Journal:A robust, format-agnostic scientific data transfer framework
Full article title | A robust, format-agnostic scientific data transfer framework |
---|---|
Journal | Data Science Journal |
Author(s) | Hester, James |
Author affiliation(s) | Australian Nuclear Science and Technology Organisation |
Primary contact | Email: jxh at ansto dot gov dot au |
Year published | 2016 |
Volume and issue | 15 |
Page(s) | 12 |
DOI | 10.5334/dsj-2016-012 |
ISSN | 1683-1470 |
Distribution license | Creative Commons Attribution 4.0 International |
Website | http://datascience.codata.org/articles/10.5334/dsj-2016-012/ |
Download | http://datascience.codata.org/articles/10.5334/dsj-2016-012/galley/605/download/ (PDF) |
This article should not be considered complete until this message box has been removed. This is a work in progress. |
Abstract
The olog approach of Spivak and Kent[1] is applied to the practical development of data transfer frameworks, yielding simple rules for construction and assessment of data transfer standards. The simplicity, extensibility and modularity of such descriptions allows discipline experts unfamiliar with complex ontological constructs or toolsets to synthesize multiple pre-existing standards, potentially including a variety of file formats, into a single overarching ontology. These ontologies nevertheless capture all scientifically-relevant prior knowledge, and when expressed in machine-readable form are sufficiently expressive to mediate translation between legacy and modern data formats. A format-independent programming interface informed by this ontology consists of six functions, of which only two handle data. Demonstration software implementing this interface is used to translate between two common diffraction image formats using such an ontology in place of an intermediate format.

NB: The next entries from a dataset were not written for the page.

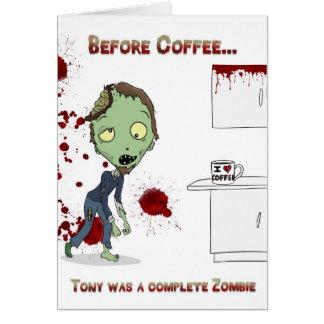 Cartão O zombi precisa o vazio do café… para dentro
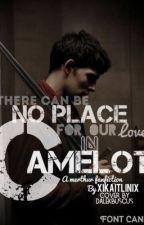 There can be no place for our love in Camelot [MERTHUR] by XllKaitlinllX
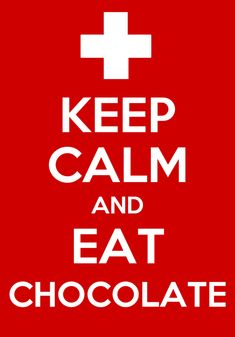 Keep calm and eat chocolate new Swiss national motto.  swiss chocolate is the way to go :)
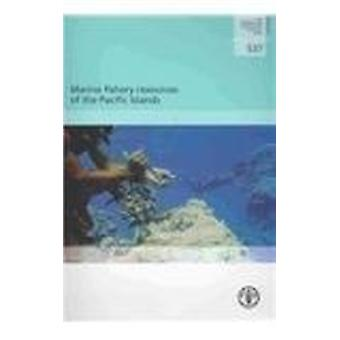 Marine Fishery Resources of the Pacific Islands by Robert D. Gillett
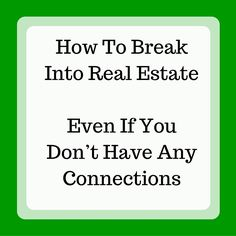 To Break Into Real Estate Without Connections Want to break into real estate? Find out how to get more market transactions headed your wayWant to break into real estate? Find out how to get more market transactions headed your way Real Estate Career, Real Estate Humor, Real Estate Leads, Real Estate Business, Selling Real Estate, Real Estate Tips, Real Estate Broker, Real Estate Sales, Real Estate Companies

Keywords: metadata, ontology, knowledge representation, data formats
Introduction
For most of scientific history, results and data were communicated using words and numbers on paper, with correct interpretation of this information reliant on the informal standards created by scholarly reference works, linguistic background, and educational traditions. Modern scientists increasingly rely on computers to perform such data transfer, and in this context the sender and receiver agree on the meaning of the data via a specification as interpreted by authors of the sending and receiving software. Recent calls to preserve raw data[2][3] and a growing awareness of a need to manage the explosion in the variety and quantity of data produced by modern large-scale experimental facilities (big data) have led to an increase in the number and coverage of these data transfer standards. Overlap in the areas of knowledge covered by each standard is increasingly common, either because the newer standards aim to replace older ad hoc or de facto standards, or because of natural expansion into the territory of ontologically “neighboring” standards. One example of such overlap is found in single-crystal diffraction: the newer NeXus standard for raw data[4] partly covers the same ontological space as the older imgCIF standard[5], and both aim to replace the multiplicity of ad hoc standards for diffraction images.

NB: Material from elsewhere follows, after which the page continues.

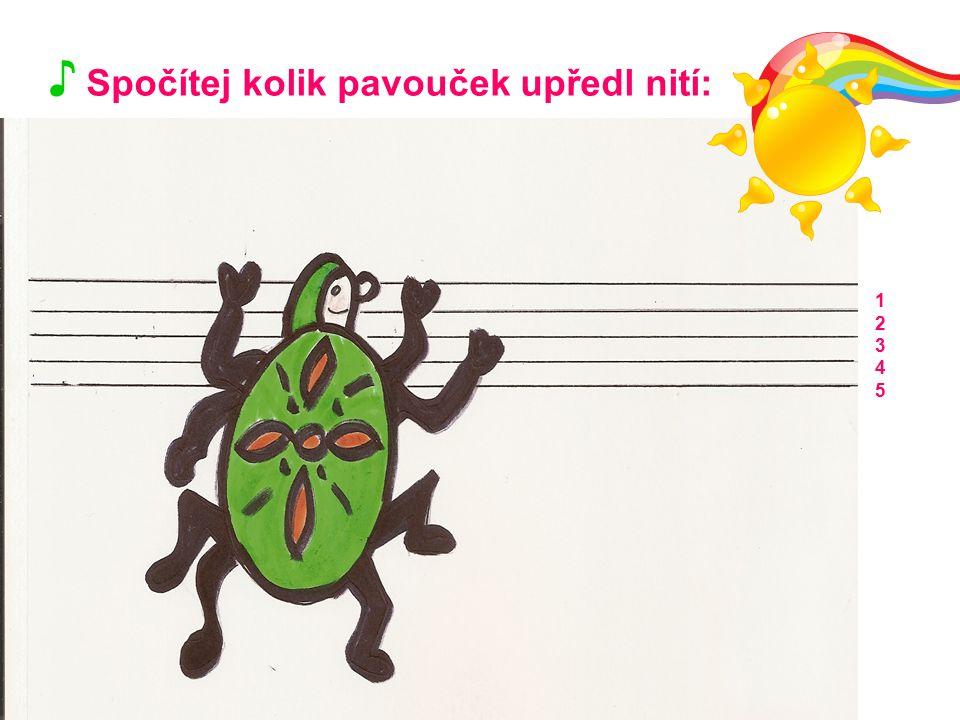 ♪ Spočítej kolik pavouček upředl nití: 1234512345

Authors of scientific software faced with multiple standards generally write custom input or output modules for each standard. For example, the HKL Research, Inc. suite of diffraction image processing programs accepts over 300 different formats.[6] In such software, broadly useful information on equivalences and transformations is crystallized in code that is specific to a programming language and software environment and is therefore difficult for other authors faced with the same problems to reuse, even if code is freely available. Such uniform processing and merging of disparate standards has been extensively studied by the knowledge representation community: it is one outcome of "ontological alignment" or "ontological mapping," which has been the subject of hundreds of publications over the last decade.[7] Despite the availability of ontological mapping tools, Otero-Cerdeira, Rodríguez-Martínez, & Gómez-Rodríguez note that relatively few ontology matching systems are put to practical use (see their section 4.5). One barrier to adoption is likely to be the need for the discipline experts driving standards development to learn ontological concepts and terminology in order to evaluate and use ontological tools: the effort required to master these tools may not be judged to yield commensurate benefits in situations where communities have historically been able to transfer data reliably without such formal approaches. Introduction of ontological ideas into data transfer would therefore stand more chance of success if those ideas are simple to understand and implement, as well as offering tangible benefits over the status quo. Indeed one of the challenges noted by Otero-Cerdeira et al. is to "define good tools that are easy to use for non-experts."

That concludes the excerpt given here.